Statistical description and dimension reduction of continuous time categorical trajectories with multivariate functional principal components
Pith reviewed 2026-05-23 03:18 UTC · model grok-4.3
The pith
Categorical trajectories convert to binary indicators for multivariate functional principal components analysis.
A machine-rendered reading of the paper's core claim, the machinery that carries it, and where it could break.
Core claim
By associating each state of a categorical trajectory with a binary random indicator function, the statistical description problem becomes a multivariate functional principal components analysis. The sample paths are piecewise constant with finitely many jumps, yet under continuity in probability the means and the multivariate covariance functions are continuous and admit interpretations in terms of departure from independence of the joint probabilities. The binary trajectories can be viewed as random elements in the Hilbert space of square integrable functions, and consistent estimators of the mean trajectories and covariance functions exist under weak regularity assumptions.
What carries the argument
Multivariate functional principal components analysis applied to the vector of binary indicator functions, one per categorical state.
If this is right
- Dimension reduction to a small number of principal components becomes available while retaining full information from the original categorical sequences.
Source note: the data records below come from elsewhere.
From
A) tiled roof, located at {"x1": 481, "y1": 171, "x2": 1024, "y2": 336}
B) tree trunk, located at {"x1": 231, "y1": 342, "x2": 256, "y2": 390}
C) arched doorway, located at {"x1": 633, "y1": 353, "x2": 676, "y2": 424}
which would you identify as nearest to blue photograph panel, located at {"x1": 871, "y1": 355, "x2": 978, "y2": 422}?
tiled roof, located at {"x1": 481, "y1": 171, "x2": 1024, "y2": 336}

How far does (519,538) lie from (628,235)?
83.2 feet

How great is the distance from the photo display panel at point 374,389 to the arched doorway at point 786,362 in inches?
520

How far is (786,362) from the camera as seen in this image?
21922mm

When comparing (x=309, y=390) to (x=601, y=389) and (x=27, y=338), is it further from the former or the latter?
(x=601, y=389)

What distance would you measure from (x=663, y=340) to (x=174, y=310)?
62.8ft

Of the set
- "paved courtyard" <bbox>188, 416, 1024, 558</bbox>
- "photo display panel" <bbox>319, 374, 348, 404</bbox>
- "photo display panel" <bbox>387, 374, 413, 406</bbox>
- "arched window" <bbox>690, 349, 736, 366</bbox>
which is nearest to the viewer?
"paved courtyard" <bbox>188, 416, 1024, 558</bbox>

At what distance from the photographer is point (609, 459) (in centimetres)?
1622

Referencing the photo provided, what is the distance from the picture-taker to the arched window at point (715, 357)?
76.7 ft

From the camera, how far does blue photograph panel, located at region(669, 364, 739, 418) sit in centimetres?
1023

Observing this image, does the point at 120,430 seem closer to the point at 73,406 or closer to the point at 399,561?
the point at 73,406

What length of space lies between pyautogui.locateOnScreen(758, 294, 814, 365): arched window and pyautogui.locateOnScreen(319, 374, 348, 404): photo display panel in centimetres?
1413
- Multiple states observed at the same instant are represented without loss through the joint covariance structure.
- The principal components supply direct visual and numerical summaries of typical variation across trajectories.
- Estimation of means and covariances remains valid for any finite collection of observed paths under the stated regularity conditions.
Where Pith is reading between the lines
- The same indicator construction may apply to other piecewise-constant processes with finitely many jumps, such as certain point processes or regime-switching models.
- One could test whether the leading principal components recover known transition patterns in longitudinal categorical data.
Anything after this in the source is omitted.